New Immigrant Community Empowerment hosted a rally for pathways to citizenship last week. Photo courtesy of NICE

By Rachel Vick

A Queens-based advocacy group rallied community members and elected officials in Times Square last week to call for the inclusion of improved pathways to citizenship in the Build Back Better bill or other federal legislation.

The rally, organized by New Immigrant Community Empowerment, brought together dozens of advocates — and garnered the attention of passing cars and pedestrians, offering supportive cheers. It was the latest in a series of actions from NICE to bring attention to the lack of access to citizenship.

“It is us, immigrant workers who built this city, it us… who have helped the city survive a pandemic and continue to risk our lives,” said NICE Interim Executive Director Diana Moreno. “This is the year we are going to pass citizenship for 11 million people.”

Moreno celebrated the presence of U.S. Sen. Majority leader Chuck Schumer, who pledged to continue fighting for the inclusion of bills that would reverse restrictive policies from the Trump Administration, and create options for Dreamers, Deferred Action for Childhood Arrivals and others with Temporary Protected Status to secure their permanent place in the U.S.
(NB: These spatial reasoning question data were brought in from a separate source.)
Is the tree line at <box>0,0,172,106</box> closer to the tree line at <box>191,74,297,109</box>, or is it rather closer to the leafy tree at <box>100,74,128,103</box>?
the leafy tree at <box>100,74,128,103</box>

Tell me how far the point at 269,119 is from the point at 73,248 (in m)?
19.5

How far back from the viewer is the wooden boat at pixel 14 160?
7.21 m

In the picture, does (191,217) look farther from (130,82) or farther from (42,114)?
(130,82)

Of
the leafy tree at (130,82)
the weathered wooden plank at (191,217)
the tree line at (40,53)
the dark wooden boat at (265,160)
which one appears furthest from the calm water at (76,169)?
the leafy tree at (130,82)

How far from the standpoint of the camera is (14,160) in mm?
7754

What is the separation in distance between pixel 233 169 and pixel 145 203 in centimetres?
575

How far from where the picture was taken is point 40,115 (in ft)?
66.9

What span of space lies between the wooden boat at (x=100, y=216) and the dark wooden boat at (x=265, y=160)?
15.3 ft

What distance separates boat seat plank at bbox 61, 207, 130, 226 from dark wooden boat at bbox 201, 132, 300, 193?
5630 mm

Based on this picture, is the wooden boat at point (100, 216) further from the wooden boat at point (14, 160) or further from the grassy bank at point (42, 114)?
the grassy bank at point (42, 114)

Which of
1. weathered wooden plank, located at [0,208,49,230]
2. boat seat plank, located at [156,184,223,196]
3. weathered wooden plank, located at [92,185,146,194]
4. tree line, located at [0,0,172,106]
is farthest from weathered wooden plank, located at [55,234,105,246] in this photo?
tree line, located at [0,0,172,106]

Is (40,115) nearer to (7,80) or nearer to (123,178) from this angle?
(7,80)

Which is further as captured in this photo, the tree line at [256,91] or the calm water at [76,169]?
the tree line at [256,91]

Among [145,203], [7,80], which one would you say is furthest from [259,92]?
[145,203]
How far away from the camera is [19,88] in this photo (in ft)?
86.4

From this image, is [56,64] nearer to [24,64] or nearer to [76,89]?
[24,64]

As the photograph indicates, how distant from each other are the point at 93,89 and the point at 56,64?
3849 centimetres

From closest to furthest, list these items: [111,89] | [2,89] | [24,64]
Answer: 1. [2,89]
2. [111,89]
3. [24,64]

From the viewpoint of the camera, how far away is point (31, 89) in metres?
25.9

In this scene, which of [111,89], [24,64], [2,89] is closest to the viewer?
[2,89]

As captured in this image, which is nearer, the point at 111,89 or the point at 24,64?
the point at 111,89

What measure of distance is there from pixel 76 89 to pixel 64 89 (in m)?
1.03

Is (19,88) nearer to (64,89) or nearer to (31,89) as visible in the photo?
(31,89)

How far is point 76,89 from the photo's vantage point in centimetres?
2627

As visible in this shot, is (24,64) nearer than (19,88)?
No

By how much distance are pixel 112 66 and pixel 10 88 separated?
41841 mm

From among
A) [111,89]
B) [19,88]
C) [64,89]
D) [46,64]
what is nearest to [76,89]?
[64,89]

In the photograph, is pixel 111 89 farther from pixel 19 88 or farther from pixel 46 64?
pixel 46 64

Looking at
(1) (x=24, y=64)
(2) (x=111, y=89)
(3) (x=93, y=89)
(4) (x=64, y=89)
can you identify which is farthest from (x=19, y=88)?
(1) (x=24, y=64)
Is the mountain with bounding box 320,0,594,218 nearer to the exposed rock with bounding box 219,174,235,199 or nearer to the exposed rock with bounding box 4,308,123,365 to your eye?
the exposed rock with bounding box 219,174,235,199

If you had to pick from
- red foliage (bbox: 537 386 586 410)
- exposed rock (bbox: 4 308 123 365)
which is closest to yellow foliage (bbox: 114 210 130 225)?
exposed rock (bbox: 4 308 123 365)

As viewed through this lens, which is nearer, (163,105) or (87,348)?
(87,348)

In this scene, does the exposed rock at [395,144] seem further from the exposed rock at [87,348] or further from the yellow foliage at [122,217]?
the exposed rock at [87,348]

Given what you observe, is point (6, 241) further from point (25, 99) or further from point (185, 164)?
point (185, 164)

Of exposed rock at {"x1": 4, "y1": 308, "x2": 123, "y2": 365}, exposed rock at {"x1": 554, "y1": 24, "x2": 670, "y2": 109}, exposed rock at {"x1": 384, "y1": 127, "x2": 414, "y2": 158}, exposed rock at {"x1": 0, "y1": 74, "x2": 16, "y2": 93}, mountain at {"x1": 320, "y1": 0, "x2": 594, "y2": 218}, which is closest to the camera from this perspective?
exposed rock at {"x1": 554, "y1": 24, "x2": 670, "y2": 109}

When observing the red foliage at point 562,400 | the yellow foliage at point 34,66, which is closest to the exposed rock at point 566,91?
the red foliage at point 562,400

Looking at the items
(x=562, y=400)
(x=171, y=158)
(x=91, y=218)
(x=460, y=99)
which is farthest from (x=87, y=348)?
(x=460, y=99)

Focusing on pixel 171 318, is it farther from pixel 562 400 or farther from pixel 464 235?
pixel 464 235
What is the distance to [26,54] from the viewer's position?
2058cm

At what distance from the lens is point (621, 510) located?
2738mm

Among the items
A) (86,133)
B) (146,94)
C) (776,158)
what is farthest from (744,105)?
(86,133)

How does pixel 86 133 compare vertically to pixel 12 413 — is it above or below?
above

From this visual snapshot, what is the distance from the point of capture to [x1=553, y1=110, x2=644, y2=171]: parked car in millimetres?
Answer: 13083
“The majority of Americans support our efforts to provide a path to citizenship for millions of hardworking immigrants in this country. They know this will raise wages, create good-paying jobs, enrich our economy, and improve the lives of all Americans,” Schumer said. “Despite recent procedural barriers, we will not stop in our push to fix our broken immigration system and provide a path to citizenship.”

While a number of Queens officials offered their support remotely, others were on hand to offer their support for the cause, including Assemblymember Jessica González-Rojas and recently sworn in Councilmember Julie Won, who recalled her family’s own journey to citizenship.

After coming to the U.S. when Won was eight years old, her parents worked for a decade to save money for the application and legal fees before becoming citizens. That experience was her first introduction to how “difficult and exclusionary [the process is] to those who would benefit the most from the protections of citizenship.”

“There are no benefits of being undocumented, we have neighbors in our community who live in fear every day, and are forced to work exploitative jobs without protections because they don’t have their citizenship,” Won said. “They deserve basic human rights, workers rights, government benefits and protections - most of all, they deserve to live without fear. Creating a pathway to an affordable and accessible pathway to citizenship is within reach, we just need congress to act.“

The push for more accessible pathways to citizenship is not limited to the major federal package. New York’s congressional leaders — including Rep. Grace Meng — have urged lawmakers to support individual legislation to ease the process. Among some of the proposals are information campaigns, waiving application fees and allowing virtual interviews and oath ceremonies.